Mittwoch, 13. Januar 2016

Bahnhofsprojekt Bozen: Endlich Nägel mit Köpfen?

Das Areal des Bozner Hauptbahnhofs soll umgebaut werden. Das heißt es schon seit einer gefühlten Ewigkeit. Nun soll es schnell gehen und die Ausschreibung des Großprojektes innerhalb der nächsten vier Monate erfolgen. Das kündigte Landeshauptmann Arno Kompatscher im Rahmen der aktuellen Fragestunde im Südtiroler Landtag an. Interessierte Investoren soll es bereits geben.

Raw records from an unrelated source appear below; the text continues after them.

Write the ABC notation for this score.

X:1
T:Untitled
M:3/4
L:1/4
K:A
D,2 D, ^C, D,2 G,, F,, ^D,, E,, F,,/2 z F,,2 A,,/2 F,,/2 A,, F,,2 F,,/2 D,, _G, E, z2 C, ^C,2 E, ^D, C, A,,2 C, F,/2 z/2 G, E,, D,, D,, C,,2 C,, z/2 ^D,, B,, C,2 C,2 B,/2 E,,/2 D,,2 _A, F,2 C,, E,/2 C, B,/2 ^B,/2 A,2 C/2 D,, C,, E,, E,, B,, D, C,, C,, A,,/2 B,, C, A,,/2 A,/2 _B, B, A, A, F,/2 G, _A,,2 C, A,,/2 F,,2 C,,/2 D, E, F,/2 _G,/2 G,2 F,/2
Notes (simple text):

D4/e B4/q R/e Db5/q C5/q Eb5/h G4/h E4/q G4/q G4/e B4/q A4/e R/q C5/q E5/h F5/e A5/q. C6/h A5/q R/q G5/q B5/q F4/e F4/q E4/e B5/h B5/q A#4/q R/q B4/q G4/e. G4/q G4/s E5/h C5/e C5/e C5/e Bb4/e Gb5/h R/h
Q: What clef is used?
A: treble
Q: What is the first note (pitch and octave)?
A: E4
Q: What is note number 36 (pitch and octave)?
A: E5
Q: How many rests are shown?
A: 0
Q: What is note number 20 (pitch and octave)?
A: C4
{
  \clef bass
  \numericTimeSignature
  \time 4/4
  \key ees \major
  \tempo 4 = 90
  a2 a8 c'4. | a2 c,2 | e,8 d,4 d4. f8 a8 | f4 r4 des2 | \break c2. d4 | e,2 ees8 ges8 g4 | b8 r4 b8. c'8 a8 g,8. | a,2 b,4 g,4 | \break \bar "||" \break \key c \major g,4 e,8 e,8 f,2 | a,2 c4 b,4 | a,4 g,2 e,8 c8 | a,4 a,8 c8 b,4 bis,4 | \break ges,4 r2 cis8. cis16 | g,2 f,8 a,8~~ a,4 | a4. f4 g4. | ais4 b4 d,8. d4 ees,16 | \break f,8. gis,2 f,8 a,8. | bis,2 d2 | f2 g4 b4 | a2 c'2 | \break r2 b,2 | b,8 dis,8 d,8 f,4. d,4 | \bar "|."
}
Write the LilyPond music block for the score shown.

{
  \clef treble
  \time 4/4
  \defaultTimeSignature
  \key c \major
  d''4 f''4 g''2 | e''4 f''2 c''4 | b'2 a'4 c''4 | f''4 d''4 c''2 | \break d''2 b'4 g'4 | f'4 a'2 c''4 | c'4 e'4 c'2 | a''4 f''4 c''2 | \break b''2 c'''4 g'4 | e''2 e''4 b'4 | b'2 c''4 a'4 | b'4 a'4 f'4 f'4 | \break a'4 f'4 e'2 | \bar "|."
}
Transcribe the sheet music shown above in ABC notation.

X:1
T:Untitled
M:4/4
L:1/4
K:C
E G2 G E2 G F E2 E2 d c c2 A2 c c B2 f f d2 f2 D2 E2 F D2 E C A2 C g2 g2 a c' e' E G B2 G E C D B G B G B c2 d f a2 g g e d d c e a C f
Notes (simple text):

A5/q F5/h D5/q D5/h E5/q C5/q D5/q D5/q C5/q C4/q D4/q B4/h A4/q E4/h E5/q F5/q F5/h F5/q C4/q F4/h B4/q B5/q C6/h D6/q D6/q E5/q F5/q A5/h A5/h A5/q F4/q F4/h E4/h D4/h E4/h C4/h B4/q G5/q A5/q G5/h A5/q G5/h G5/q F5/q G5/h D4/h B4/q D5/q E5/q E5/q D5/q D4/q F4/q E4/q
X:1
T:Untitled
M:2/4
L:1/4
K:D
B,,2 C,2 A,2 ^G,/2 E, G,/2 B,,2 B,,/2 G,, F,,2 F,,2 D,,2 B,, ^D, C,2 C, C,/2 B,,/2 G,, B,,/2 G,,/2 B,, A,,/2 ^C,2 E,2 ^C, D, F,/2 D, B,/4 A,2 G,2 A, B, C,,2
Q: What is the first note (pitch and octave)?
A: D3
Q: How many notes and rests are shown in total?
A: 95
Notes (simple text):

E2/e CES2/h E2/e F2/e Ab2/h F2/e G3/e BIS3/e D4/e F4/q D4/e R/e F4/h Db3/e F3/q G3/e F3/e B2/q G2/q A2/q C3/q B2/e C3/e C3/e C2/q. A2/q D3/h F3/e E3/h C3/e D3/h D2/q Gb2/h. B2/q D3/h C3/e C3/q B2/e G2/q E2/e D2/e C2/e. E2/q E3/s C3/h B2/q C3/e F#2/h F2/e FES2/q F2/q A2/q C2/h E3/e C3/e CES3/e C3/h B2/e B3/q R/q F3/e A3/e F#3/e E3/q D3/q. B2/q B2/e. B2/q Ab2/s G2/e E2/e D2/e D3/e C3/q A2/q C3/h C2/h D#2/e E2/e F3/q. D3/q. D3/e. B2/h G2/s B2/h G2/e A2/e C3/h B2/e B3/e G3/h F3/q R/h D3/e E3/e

Das Siegerprojekt von Architekt Boris Podrecca.
Badge Local
Das Siegerprojekt von Architekt Boris Podrecca.

Die Neugestaltung des Bahnhofsgeländes ist das bedeutendste Bauvorhaben in der Landeshauptstadt seit Jahrzehnten. „Es ist eine Riesenchance für die Zukunft der Stadt, welche die Lebensqualität Bozens enorm steigern wird,“ ist SVP-Fraktionsvorsitzender Dieter Steger sicher.

Ausschreibungen in Planung - 1 Milliarde Euro an Kosten

Umso erfreulicher ist die Nachricht des Landeshauptmannes, dass die Ausschreibung dazu innerhalb der nächsten vier Monate erfolgen wird.  

Es wird damit gerechnet, dass sich die Investitionen auf annähernd eine Milliarde Euro belaufen werden, wovon mehr als ein Viertel auf die Verlegung von Infrastruktur entfällt. 

Ein Investor soll das gesamte Projekt übernehmen

Als besonders interessant bezeichnet Steger die „Small-Bussiness-Klausel“, die in der Ausschreibung des Bahnhofsareals enthalten sein wird. Steger erklärt: „Der Gewinner der Ausschreibung (Investor) wird das gesamte Projekt übernehmen, für die Umsetzung der Arbeiten muss er allerdings auf kleinere einheimische Firmen zurückgreifen. Und das kann nur in unserem Sinne sein!“

Dass sich das Projekt zur Gänze selbst tragen werde, sei vor allem dem Vorhaben zu verdanken, neben einem modernen Mobilitätszenturm im Herzen der Stadt auch hunderte neue Wohnungen in attraktiver Lage zu realisieren.

Wohnungen realisieren - schon Investoren am Haken

„Eine Studie besagt, dass sich der Verkauf dieser Wohnungen marktwirtschaftlich als sehr interessant erweisen wird,“ bemerkt Steger und meint: „Zumal die Wohnungen schrittweise entstehen werden, müssen sie nicht alle auf einmal vorfinanziert werden. Das schafft wertvollen Finanzierungsspielraum“.

Einige interessierte Investoren für das Gesamtprojekt hätten sich bereits  gemeldet, lässt Landeshauptmann Kompatscher verlauten.

Die Umgestaltung des Bahnhofsareals und das Siegerprojekt

Das Projekt ist gigantisch. Durch einen Planungswettbewerb wurde ein Siegerprojekt erkoren, welches die Verlegung des Bahnhofs nach Südosten vorsieht. Die historische Trasse durch Rentsch würde ersetzt und ca. 20 Hektar Fläche auf dem bestehenden Betriebsgelände gewonnen werden.